If you happened to have watched the Cleveland Indians‘ come-from-behind 4-3 victory over the Kansas City Royals, than you already you know that you’ve likely witnessed a strong candidate for the Dodgiest Save Of The Year award (note: not an actual award) in 2013.
For those who didn’t, I’ll summarize: called on to close out the game with a one-run lead, Vinnie Pestano gave up a trio of singles and a walk … and somewhat managed to end up with a handshake.
Okay, so there was a key running error there to help him out — David Lough getting caught in no-man’s land between third and home on the third single of the inning nearly got him doubled off to end the game in an incredibly strange (and boneheaded manner).

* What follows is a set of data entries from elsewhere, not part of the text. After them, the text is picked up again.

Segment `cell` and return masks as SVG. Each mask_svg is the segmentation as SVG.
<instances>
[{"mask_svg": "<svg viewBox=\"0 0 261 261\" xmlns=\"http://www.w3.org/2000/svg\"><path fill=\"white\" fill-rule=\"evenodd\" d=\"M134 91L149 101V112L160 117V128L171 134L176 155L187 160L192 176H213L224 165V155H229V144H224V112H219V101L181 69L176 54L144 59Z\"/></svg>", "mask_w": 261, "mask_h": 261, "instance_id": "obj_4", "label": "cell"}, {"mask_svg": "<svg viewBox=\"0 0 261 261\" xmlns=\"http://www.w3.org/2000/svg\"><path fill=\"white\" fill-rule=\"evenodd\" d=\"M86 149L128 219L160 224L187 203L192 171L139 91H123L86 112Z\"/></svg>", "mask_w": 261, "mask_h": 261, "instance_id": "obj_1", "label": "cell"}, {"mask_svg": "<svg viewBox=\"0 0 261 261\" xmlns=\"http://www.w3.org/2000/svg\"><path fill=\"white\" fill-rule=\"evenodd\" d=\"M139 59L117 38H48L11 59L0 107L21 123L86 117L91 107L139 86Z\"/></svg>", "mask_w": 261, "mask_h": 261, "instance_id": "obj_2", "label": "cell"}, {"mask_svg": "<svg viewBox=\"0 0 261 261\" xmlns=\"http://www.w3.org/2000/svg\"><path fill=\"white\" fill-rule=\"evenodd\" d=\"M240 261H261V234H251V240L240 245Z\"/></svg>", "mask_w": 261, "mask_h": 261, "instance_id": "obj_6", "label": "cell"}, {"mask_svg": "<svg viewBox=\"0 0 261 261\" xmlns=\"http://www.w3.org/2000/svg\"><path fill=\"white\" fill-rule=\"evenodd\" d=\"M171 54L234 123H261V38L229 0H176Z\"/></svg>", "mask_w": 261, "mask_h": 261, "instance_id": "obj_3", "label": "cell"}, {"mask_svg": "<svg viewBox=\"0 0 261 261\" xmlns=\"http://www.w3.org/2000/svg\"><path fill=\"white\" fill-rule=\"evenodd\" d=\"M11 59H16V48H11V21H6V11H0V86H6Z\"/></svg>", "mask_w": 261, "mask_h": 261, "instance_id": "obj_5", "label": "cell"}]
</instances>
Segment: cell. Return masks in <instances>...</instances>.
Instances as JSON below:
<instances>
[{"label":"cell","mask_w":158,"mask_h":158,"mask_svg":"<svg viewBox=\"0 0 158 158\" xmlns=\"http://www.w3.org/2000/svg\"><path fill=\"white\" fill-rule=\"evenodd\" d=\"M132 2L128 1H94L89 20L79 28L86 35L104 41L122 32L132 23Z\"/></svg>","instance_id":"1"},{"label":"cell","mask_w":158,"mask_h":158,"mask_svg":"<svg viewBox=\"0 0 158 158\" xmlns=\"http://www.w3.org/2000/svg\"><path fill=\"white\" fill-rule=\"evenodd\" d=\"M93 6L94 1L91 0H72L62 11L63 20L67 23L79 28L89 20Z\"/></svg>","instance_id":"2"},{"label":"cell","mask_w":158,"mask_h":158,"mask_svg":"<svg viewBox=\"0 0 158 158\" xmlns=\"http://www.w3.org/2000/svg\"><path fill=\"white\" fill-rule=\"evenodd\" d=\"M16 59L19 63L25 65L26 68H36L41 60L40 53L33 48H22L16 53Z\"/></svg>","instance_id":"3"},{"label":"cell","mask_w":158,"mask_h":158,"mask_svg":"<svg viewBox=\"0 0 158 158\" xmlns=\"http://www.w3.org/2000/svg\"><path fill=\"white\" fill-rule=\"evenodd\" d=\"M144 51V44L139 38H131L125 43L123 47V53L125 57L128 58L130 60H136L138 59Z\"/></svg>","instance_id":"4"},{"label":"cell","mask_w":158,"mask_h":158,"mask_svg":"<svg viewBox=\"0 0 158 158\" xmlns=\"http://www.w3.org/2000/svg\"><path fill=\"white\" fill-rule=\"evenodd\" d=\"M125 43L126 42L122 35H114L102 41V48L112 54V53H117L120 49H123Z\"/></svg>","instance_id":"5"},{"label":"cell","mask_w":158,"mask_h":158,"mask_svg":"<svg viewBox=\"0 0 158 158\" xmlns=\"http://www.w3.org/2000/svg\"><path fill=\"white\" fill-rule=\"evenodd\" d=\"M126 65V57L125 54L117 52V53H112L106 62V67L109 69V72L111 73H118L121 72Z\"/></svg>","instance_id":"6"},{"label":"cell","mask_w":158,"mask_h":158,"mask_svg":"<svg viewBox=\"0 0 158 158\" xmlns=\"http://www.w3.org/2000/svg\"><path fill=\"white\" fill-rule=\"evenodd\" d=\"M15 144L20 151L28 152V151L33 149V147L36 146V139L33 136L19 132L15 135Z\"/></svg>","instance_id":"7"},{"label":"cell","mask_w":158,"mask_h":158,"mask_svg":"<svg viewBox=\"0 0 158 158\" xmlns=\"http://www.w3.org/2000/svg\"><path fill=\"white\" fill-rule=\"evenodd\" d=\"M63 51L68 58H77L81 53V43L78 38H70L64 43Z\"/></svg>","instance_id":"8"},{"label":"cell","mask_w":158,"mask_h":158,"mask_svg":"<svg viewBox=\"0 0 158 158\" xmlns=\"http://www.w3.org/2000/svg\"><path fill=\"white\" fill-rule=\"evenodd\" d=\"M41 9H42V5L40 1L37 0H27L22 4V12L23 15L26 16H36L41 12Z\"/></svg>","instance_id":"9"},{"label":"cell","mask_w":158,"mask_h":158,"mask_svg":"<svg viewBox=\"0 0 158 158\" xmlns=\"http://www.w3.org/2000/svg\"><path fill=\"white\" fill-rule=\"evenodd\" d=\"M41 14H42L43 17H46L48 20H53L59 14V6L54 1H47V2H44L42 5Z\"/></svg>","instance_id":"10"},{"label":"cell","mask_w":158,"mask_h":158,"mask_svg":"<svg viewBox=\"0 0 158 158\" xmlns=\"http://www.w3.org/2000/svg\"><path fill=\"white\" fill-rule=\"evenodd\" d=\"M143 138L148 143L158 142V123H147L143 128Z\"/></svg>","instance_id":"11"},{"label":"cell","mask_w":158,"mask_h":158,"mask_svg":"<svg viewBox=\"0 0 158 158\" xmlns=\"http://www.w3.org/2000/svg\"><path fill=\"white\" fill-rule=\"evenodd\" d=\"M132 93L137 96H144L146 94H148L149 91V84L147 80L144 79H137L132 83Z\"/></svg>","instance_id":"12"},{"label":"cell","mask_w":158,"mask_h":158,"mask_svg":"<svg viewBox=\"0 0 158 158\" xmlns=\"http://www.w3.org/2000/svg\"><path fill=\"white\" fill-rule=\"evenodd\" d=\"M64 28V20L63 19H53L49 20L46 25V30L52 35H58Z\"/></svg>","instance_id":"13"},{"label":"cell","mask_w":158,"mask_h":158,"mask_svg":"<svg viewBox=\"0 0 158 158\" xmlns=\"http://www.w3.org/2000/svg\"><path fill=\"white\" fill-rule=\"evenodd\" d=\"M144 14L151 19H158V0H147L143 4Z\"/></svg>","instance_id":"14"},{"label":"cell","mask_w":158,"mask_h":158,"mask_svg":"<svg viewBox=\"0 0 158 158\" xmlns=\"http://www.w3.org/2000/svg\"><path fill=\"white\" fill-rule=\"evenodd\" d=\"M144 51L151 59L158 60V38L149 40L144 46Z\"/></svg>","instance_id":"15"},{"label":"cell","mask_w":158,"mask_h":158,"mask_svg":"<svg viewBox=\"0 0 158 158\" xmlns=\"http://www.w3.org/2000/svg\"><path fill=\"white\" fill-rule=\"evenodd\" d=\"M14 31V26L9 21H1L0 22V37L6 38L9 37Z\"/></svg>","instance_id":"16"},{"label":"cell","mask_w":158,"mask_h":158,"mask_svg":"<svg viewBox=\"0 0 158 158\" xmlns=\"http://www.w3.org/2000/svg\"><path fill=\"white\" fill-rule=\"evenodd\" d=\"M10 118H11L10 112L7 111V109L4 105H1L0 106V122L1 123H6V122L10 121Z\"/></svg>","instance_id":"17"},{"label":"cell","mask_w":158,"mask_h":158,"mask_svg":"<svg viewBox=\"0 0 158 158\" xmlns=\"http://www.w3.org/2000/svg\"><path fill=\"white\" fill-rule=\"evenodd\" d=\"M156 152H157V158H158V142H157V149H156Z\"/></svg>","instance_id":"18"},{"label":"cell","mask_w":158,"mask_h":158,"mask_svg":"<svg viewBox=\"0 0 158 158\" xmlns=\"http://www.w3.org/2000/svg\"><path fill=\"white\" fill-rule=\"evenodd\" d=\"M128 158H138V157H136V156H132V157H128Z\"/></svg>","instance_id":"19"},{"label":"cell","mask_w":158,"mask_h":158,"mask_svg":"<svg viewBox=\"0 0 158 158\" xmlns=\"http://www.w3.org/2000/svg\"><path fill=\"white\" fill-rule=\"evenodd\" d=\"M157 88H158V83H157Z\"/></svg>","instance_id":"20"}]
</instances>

Still, it was a borderline miracle that Pestano didn’t give the Royals a walk-off win, let alone earning his second save of the season.
So considering that he’s been one of the most effective relievers in the AL over the last couple of years, do you chalk it up to one bad outing?
In normal circumstances, sure — but this is no ordinary year for the Indians setup man/closer. In fact, Pestano hasn’t been resembled himself at all on the mound for much of the season.
Of course, there’s always the SSS caveat when it comes to looking at reliever trends as even a string of two or three bad outings can be exaggerated in the overall picture, but that picture for the right-hander says this: 4.05/1.40 ERA/WHIP over 20 innings.
That’s not what you’d call “good” by any means, though to be fair, things always like that for Pestano in 2013 — the pre-injury version, that is.
Things looked basically like business as usual for the 28-year-old in April as he’d thrown six of eight scoreless innings with a 2.25/1.13 ERA/WHIP and a .185 BAA. Since he’s come back from a sore elbow? He’s given up runs in five of 12 outings, and has thrown a clean inning just twice.
His velocity, which is still not suite up to the 92-93 mph range that he was at before his DL stint, is almost certainly part of the problem, even if it is improving (.286 BAA through five innings in May, .259 through seven innings in June). However, perhaps the more worrying trend are the free passes.
Now, not that Pestano is particularly known for his pinpoint control, but his 4.50 BB/9 (10 walks, one intentional, in 20 IP) is well above his career rate of 3.61. Not only is he throwing less hard, but combined with the fact that he’s not missing as many bats (9.9 swinging strike rate), and well … you get the big picture.
Will the return of his fastball solve the issue?
It’s hopeful, but barring a more significant issue with his arm, the trickle-down effect should be increased confidence for him to attack with it, leading to fewer walks and giving Cleveland what have been used to over the last two seasons: a dominant, shutdown reliever.
For now, though, Pestano just isn’t quite himself yet — and that makes him a liability in what had been a strong suit for the Indians.